DEKRA-geprüfter Bausachverständiger für Nürnberg

Auf einen Blick

Leistung
Bauzustandsprüfung
Dauer
3–5 Stunden
Umfang
Systematische Bestandsaufnahme + Bericht
Termin
Kurzfristig verfügbar

Was ist eine Bauzustandsprüfung und wann wird sie benötigt?

Eine Bauzustandsprüfung ist die systematische Untersuchung und Bewertung des baulichen Zustands einer Immobilie. Anders als eine oberflächliche Besichtigung erfasst sie alle wesentlichen Bauteile — von der Gründung über die tragende Konstruktion bis zum Dach — und dokumentiert deren Zustand nach objektiven Kriterien. Als DEKRA-zertifizierter Bausachverständiger führen wir Bauzustandsprüfungen für Nürnberg nach anerkannten Standards durch und liefern Ihnen eine fundierte Grundlage für Ihre Entscheidungen.

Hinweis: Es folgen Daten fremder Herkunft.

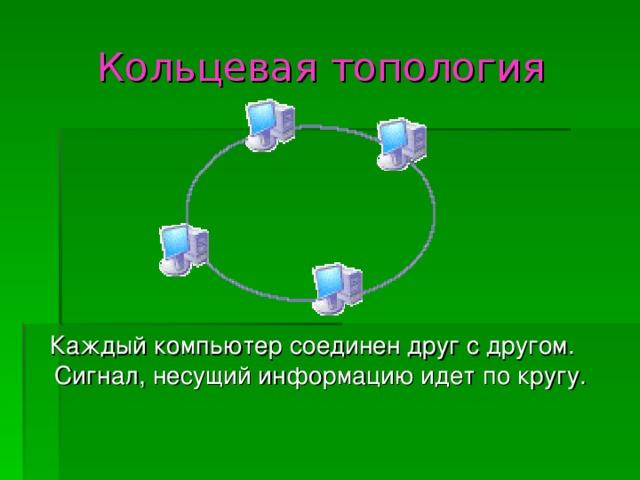 Кольцевая топология  Каждый компьютер соединен друг с другом. Сигнал, несущий информацию идет по кругу.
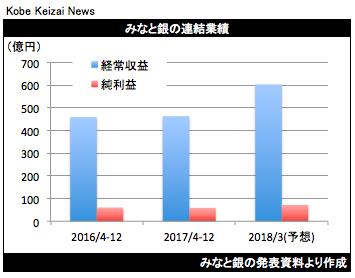 20180126みなと銀決算グラフ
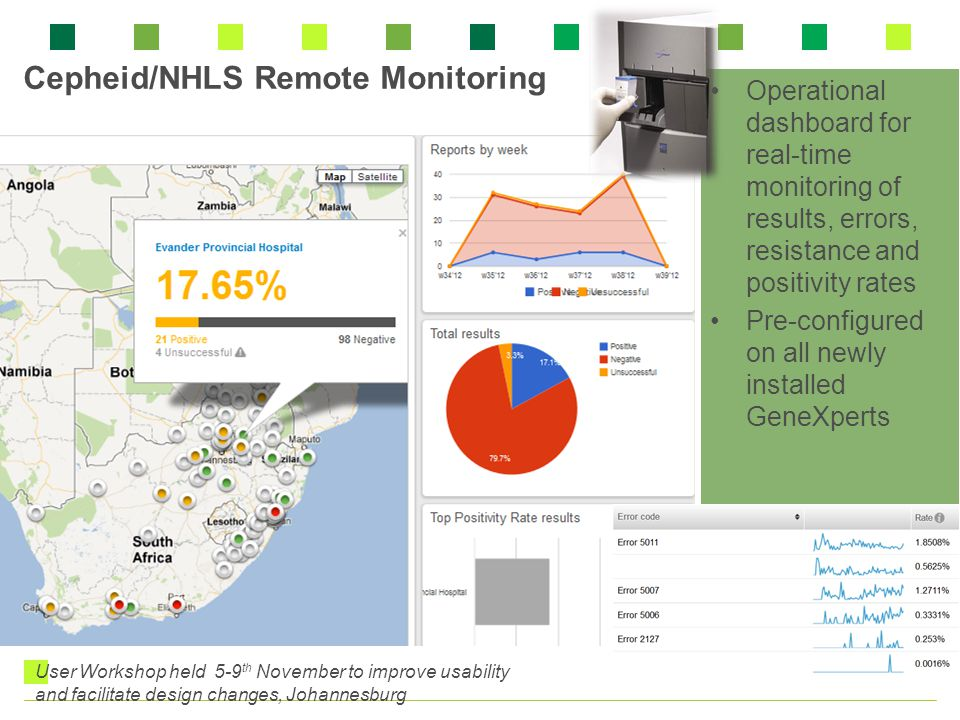Cepheid/NHLS Remote Monitoring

Die typischen Anlässe für eine Bauzustandsprüfung sind vielfältig:

  • Vor dem Immobilienkauf: Sie möchten ein Haus oder eine Wohnung für Nürnberg erwerben und benötigen eine unabhängige Einschätzung des baulichen Zustands. Ergänzend bieten wir Ihnen auch eine ausführliche Hauskaufberatung an.
  • Vor einer Sanierung: Bevor Sie in eine umfangreiche Sanierung investieren, sollte der tatsächliche Gebäudezustand bekannt sein. So lassen sich Prioritäten setzen und die Sanierungs- und Modernisierungsberatung auf eine solide Basis stellen.
  • Zur regelmäßigen Bestandsprüfung: Eigentümergemeinschaften und Hausverwaltungen nutzen die Bauzustandsprüfung als Instrument zur vorausschauenden Instandhaltungsplanung.
  • Bei Verdacht auf Bauschäden: Sichtbare Risse, Feuchtigkeit oder andere Auffälligkeiten erfordern eine fachkundige Untersuchung und Bewertung der Bauschäden.
  • Für Versicherungen und Banken: Kreditinstitute und Versicherungen verlangen zunehmend eine dokumentierte Zustandsbewertung als Grundlage für Finanzierungen und Versicherungsverträge.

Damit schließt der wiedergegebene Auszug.